PotretBisnis.Com, MEMPAWAH- Terminal Kijing di Kabupaten Mempawah, Kalimantan Barat, resmi melayani kegiatan petikemas perdana. Kehadiran layanan ini menjadi tonggak baru pengembangan Terminal Kijing sejak diresmikan pada 2022 sebagai Proyek Strategis Nasional (PSN) yang mendukung pertumbuhan ekonomi, perdagangan, dan industri di Kalimantan.
Pelayanan petikemas perdana tersebut merupakan hasil sinergi Pelindo Group melalui Pelindo Regional 2 Pontianak, PT Pelindo Multi Terminal melalui anak usahanya PT Pelabuhan Tanjung Priok (PTP Nonpetikemas), serta PT Pelindo Terminal Petikemas melalui PT IPC Terminal Petikemas.
Kegiatan perdana ditandai dengan kedatangan kapal TB Megah 1611/TK MMSS 2711 milik PT Pulau Laut Line yang melayani rute Pasir Gudang–Batam–Kijing–ICA–Kijing–Pasir Gudang. Pada kunjungan perdananya, kapal tersebut membongkar 70 peti kemas kosong di Terminal Kijing.
General Manager Pelindo Regional 2 Pontianak, Kalbar Yanto, mengatakan pelayanan perdana petikemas merupakan pencapaian strategis dalam upaya menjadikan Terminal Kijing sebagai gerbang logistik modern di Kalimantan Barat.
“Dengan mulai beroperasinya layanan petikemas, Terminal Kijing semakin siap mendukung kelancaran arus logistik, meningkatkan daya saing ekspor daerah, serta mendorong pertumbuhan ekonomi dan investasi di Kalimantan Barat,” ujarnya.
Menurutnya, Pelindo terus meningkatkan fasilitas dan peralatan pendukung agar Terminal Kijing mampu memberikan pelayanan yang efisien, aman, dan berstandar internasional.
Terminal Kijing saat ini didukung berbagai fasilitas modern, antara lain dermaga petikemas sepanjang 750 meter dengan kapasitas kapal hingga 100.000 DWT, dermaga multipurpose, dermaga curah cair, dermaga curah kering, serta area penumpukan petikemas dan fasilitas pendukung lainnya. Operasional terminal juga didukung peralatan bongkar muat modern seperti Harbour Mobile Crane (HMC), Quay Container Crane (QCC), reach stacker, forklift, head truck, dan berbagai peralatan penunjang lainnya.
Direktur Utama PTP Nonpetikemas, Indra Hidayat Sani, menyebut keberhasilan pelayanan perdana tersebut merupakan hasil kolaborasi seluruh pihak dalam mempersiapkan Terminal Kijing sebagai salah satu simpul logistik strategis nasional.
“Keberhasilan pelayanan perdana ini menunjukkan kesiapan Terminal Kijing untuk melayani petikemas secara optimal. PTP Nonpetikemas berkomitmen menghadirkan layanan kepelabuhanan yang andal, aman, dan produktif serta terus berkolaborasi dengan seluruh pemangku kepentingan untuk memberikan nilai tambah bagi pelanggan dan mendukung pertumbuhan ekonomi daerah,” katanya.

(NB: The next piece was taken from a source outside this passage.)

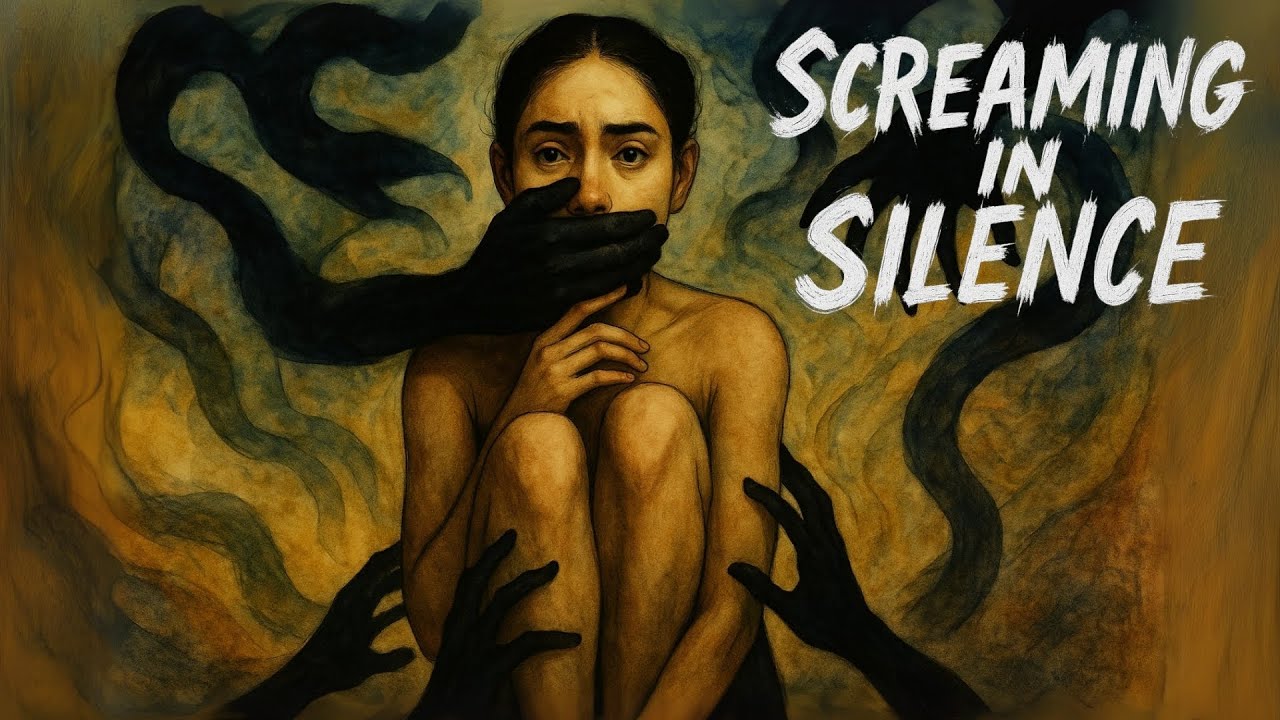 SCREAMING IN SILENCE – Dark Emotional Metalcore Duet | Mental Health Anthem 2025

Layanan petikemas melengkapi layanan curah cair, curah kering, dan general cargo yang telah lebih dahulu beroperasi di Terminal Kijing. Kinerja operasional terminal juga menunjukkan tren positif. Pada Triwulan I 2026, Terminal Kijing mencatat throughput sekitar 1,5 juta ton, dengan kontribusi terbesar berasal dari komoditas curah kering sebesar 845 ribu ton dan curah cair sebesar 662 ribu ton.
Dengan dukungan infrastruktur yang terus berkembang dan kinerja operasional yang meningkat, Terminal Kijing diharapkan semakin memperkuat konektivitas logistik serta mendorong pertumbuhan perdagangan dan industri di Kalimantan Barat maupun Indonesia secara keseluruhan.